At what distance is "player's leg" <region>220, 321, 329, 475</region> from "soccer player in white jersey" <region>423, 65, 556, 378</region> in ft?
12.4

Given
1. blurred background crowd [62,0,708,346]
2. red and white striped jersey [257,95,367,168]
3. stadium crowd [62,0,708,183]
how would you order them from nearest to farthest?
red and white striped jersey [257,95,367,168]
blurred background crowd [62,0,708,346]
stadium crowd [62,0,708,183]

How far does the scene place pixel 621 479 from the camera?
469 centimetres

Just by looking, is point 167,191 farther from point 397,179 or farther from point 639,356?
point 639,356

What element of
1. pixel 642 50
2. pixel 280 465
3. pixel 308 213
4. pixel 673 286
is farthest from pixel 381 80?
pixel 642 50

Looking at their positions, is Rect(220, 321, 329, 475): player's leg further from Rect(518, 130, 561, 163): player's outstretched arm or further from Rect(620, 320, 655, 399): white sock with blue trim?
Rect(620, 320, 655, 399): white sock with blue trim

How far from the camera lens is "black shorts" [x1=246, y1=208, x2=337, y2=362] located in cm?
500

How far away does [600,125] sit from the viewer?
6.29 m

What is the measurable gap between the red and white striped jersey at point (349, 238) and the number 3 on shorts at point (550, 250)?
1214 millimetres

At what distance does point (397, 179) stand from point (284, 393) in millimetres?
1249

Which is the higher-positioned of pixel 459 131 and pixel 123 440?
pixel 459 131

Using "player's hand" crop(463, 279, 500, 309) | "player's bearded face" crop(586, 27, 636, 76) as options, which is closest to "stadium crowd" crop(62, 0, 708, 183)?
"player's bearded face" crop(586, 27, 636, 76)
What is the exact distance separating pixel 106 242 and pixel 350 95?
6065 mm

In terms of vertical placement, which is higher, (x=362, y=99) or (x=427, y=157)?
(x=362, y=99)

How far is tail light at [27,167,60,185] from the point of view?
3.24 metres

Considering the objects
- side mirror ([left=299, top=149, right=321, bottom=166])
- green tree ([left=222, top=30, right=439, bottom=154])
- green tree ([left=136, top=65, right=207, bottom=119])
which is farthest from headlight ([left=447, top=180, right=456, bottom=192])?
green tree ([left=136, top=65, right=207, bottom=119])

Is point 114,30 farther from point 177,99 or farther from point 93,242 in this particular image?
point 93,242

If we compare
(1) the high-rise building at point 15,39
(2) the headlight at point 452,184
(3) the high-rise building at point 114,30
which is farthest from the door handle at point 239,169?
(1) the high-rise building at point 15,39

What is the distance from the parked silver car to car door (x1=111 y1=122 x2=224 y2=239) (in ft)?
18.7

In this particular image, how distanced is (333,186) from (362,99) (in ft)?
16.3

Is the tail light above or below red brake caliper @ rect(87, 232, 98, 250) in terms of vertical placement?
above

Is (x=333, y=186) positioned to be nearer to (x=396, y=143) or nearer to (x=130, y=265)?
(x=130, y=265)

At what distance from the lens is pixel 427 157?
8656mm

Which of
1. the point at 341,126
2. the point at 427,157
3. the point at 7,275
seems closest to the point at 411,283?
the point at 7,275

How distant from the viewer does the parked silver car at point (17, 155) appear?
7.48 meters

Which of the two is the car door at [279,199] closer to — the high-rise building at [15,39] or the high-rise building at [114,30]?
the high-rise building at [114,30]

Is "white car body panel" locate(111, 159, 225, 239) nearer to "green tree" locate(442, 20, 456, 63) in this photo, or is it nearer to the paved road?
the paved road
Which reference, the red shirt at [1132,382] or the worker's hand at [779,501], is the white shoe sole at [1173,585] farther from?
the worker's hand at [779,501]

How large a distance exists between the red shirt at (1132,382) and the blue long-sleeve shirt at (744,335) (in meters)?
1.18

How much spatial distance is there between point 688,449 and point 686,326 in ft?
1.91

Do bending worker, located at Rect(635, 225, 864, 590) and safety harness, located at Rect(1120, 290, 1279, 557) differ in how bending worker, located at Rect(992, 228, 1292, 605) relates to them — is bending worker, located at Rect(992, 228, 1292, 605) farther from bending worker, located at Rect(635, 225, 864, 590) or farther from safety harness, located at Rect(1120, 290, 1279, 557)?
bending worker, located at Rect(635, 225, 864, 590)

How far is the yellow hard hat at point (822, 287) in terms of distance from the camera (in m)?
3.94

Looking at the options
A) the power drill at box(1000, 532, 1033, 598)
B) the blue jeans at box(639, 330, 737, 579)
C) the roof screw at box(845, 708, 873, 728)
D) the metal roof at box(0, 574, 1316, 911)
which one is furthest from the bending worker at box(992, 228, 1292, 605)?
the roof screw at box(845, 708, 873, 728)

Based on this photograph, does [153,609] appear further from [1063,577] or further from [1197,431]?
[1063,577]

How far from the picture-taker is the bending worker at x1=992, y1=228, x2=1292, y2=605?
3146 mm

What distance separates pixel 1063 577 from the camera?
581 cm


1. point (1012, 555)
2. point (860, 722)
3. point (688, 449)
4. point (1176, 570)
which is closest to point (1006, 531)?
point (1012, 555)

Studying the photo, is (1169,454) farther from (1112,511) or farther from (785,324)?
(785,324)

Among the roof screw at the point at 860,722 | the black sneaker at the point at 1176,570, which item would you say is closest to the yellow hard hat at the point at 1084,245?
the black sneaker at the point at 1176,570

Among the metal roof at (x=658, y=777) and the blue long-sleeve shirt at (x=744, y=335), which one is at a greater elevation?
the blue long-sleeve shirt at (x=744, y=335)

········

### Work required
Copy every line above word for word, from the first to the last.

### Output of the task
At what distance is "player's leg" <region>220, 321, 329, 475</region> from "soccer player in white jersey" <region>423, 65, 556, 378</region> in ft?
12.4

Given
1. blurred background crowd [62,0,708,346]
2. red and white striped jersey [257,95,367,168]
3. stadium crowd [62,0,708,183]
how would you order them from nearest to farthest?
red and white striped jersey [257,95,367,168]
blurred background crowd [62,0,708,346]
stadium crowd [62,0,708,183]

How far does the scene place pixel 621 479 from the camera?
469 centimetres

Just by looking, is point 167,191 farther from point 397,179 or farther from point 639,356?
point 639,356

What element of
1. pixel 642 50
2. pixel 280 465
3. pixel 308 213
4. pixel 673 286
is farthest from pixel 381 80?
pixel 642 50

Looking at their positions, is Rect(220, 321, 329, 475): player's leg further from Rect(518, 130, 561, 163): player's outstretched arm or further from Rect(620, 320, 655, 399): white sock with blue trim?
Rect(620, 320, 655, 399): white sock with blue trim

How far from the camera lens is "black shorts" [x1=246, y1=208, x2=337, y2=362] located in cm?
500

How far away does [600,125] sit from the viewer?
6.29 m

What is the measurable gap between the red and white striped jersey at point (349, 238) and the number 3 on shorts at point (550, 250)?
1214 millimetres

At what distance does point (397, 179) stand from point (284, 393) in millimetres?
1249

Which is the higher-positioned of pixel 459 131 and pixel 123 440?
pixel 459 131

Using "player's hand" crop(463, 279, 500, 309) | "player's bearded face" crop(586, 27, 636, 76) as options, which is closest to "stadium crowd" crop(62, 0, 708, 183)?
"player's bearded face" crop(586, 27, 636, 76)
What is the exact distance separating pixel 106 242 and pixel 350 95?
6065 mm

In terms of vertical placement, which is higher, (x=362, y=99) or (x=427, y=157)?
(x=362, y=99)

How far is tail light at [27,167,60,185] from the point of view?
3.24 metres

Considering the objects
- side mirror ([left=299, top=149, right=321, bottom=166])
- green tree ([left=222, top=30, right=439, bottom=154])
- green tree ([left=136, top=65, right=207, bottom=119])
which is farthest from headlight ([left=447, top=180, right=456, bottom=192])?
green tree ([left=136, top=65, right=207, bottom=119])

Is point 114,30 farther from point 177,99 or farther from point 93,242 in this particular image?
point 93,242

If we compare
(1) the high-rise building at point 15,39
(2) the headlight at point 452,184
(3) the high-rise building at point 114,30
which is farthest from the door handle at point 239,169?
(1) the high-rise building at point 15,39

What is the distance from the parked silver car to car door (x1=111 y1=122 x2=224 y2=239) (in ft)?
18.7

In this particular image, how distanced is (333,186) from (362,99) (in ft)?
16.3

Is the tail light above or below red brake caliper @ rect(87, 232, 98, 250) in terms of vertical placement?
above

Is (x=333, y=186) positioned to be nearer to (x=396, y=143) or nearer to (x=130, y=265)?
(x=130, y=265)

At what distance from the lens is pixel 427 157?
8656mm

Which of
1. the point at 341,126
2. the point at 427,157
3. the point at 7,275
seems closest to the point at 411,283?
the point at 7,275

How distant from the viewer does the parked silver car at point (17, 155) appear?
7.48 meters

Which of the two is the car door at [279,199] closer to — the high-rise building at [15,39] or the high-rise building at [114,30]?
the high-rise building at [114,30]

Is "white car body panel" locate(111, 159, 225, 239) nearer to "green tree" locate(442, 20, 456, 63) in this photo, or is it nearer to the paved road?
the paved road
Which reference, the red shirt at [1132,382] or the worker's hand at [779,501], is the white shoe sole at [1173,585] farther from?
the worker's hand at [779,501]

How large a distance exists between the red shirt at (1132,382) and the blue long-sleeve shirt at (744,335) (in meters)?
1.18

How much spatial distance is there between point 688,449 and point 686,326 in ft?
1.91

Do bending worker, located at Rect(635, 225, 864, 590) and safety harness, located at Rect(1120, 290, 1279, 557) differ in how bending worker, located at Rect(992, 228, 1292, 605) relates to them — is bending worker, located at Rect(992, 228, 1292, 605) farther from bending worker, located at Rect(635, 225, 864, 590) or farther from safety harness, located at Rect(1120, 290, 1279, 557)?
bending worker, located at Rect(635, 225, 864, 590)

How far is the yellow hard hat at point (822, 287) in terms of distance from the camera (in m)?
3.94

Looking at the options
A) the power drill at box(1000, 532, 1033, 598)
B) the blue jeans at box(639, 330, 737, 579)
C) the roof screw at box(845, 708, 873, 728)
D) the metal roof at box(0, 574, 1316, 911)
which one is furthest from the bending worker at box(992, 228, 1292, 605)?
the roof screw at box(845, 708, 873, 728)

Based on this photograph, does [153,609] appear further from [1063,577] or further from [1197,431]?
[1063,577]

How far from the picture-taker is the bending worker at x1=992, y1=228, x2=1292, y2=605?
3146 mm

What distance separates pixel 1063 577 from the camera?
581 cm


1. point (1012, 555)
2. point (860, 722)
3. point (688, 449)
4. point (1176, 570)
which is closest to point (1006, 531)?
point (1012, 555)

Studying the photo, is (1169,454) farther from (1112,511) or farther from (785,324)?
(785,324)

Among the roof screw at the point at 860,722 | the black sneaker at the point at 1176,570, which item would you say is closest to the yellow hard hat at the point at 1084,245?
the black sneaker at the point at 1176,570

Among the metal roof at (x=658, y=777) and the blue long-sleeve shirt at (x=744, y=335), which one is at a greater elevation?
the blue long-sleeve shirt at (x=744, y=335)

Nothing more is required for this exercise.